Problem details —
Up to and including the line that holds "<!DOCTYPE svg PUBLIC", copy every line of the records below exactly, starting at the first; leave pictures out.
(Information supplied begins)
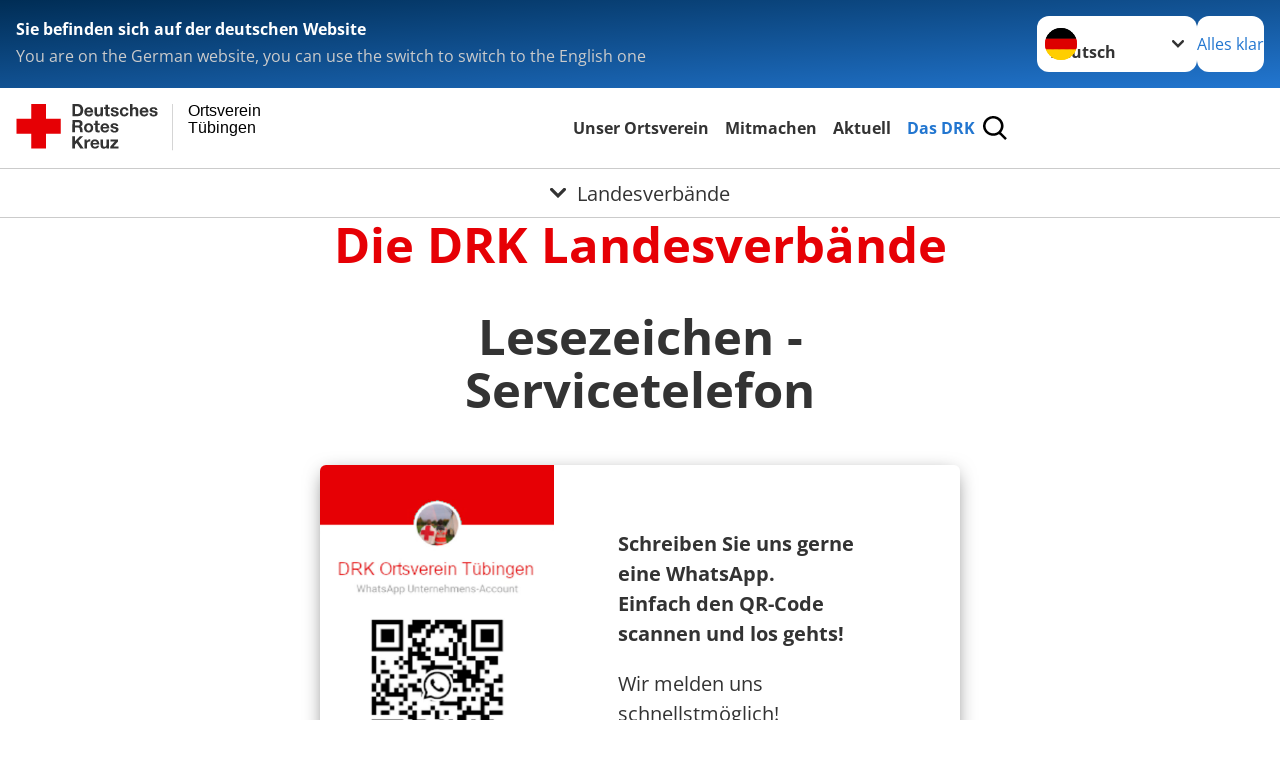

--- FILE ---
content_type: image/svg+xml
request_url: https://www.drk-ov-tuebingen.de/_assets/e2ef477b7510a2835782732fd483c6bc/Icons/Sprites/general-sprite.svg?06dbf67f9dd2446fd5c3e13a19efd354
body_size: 465
content:
<?xml version="1.0" encoding="UTF-8"?>
<!DOCTYPE svg PUBLIC "-//W3C//DTD SVG 1.1//EN" "http://www.w3.org/Graphics/SVG/1.1/DTD/svg11.dtd">
<svg xmlns="http://www.w3.org/2000/svg" xmlns:xlink="http://www.w3.org/1999/xlink"><defs/><symbol id="chevron" viewBox="0 0 10.03 6.43"><g><path fill="currentColor" d="M5.01,6.43L.31,1.72C-.09,1.34-.1,.7,.28,.31c.38-.4,1.02-.41,1.41-.03l.03,.03,3.29,3.29L8.31,.31c.38-.4,1.02-.41,1.41-.03,.4,.38,.41,1.02,.03,1.41l-.03,.03L5.01,6.43Z"/></g></symbol><symbol id="file" viewBox="0 0 24 24"><g id="c"><rect width="24" height="24" style="fill:none;"/><path d="M8,16h8v2H8v-2Zm0-4h8v2H8v-2ZM14,2H6c-1.1,0-2,.9-2,2V20c0,1.1,.89,1.99,1.99,2h12.01c1.1,0,2-.9,2-2V8L14,2Zm4,18H6V4h7v5h5v11Z"/></g></symbol></svg>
(Information supplied ends)
Written answer —
--- FILE ---
content_type: image/svg+xml
request_url: https://www.drk-ov-tuebingen.de/_assets/e2ef477b7510a2835782732fd483c6bc/Icons/Sprites/general-sprite.svg?06dbf67f9dd2446fd5c3e13a19efd354
body_size: 465
content:
<?xml version="1.0" encoding="UTF-8"?>
<!DOCTYPE svg PUBLIC "-//W3C//DTD SVG 1.1//EN" "http://www.w3.org/Graphics/SVG/1.1/DTD/svg11.dtd">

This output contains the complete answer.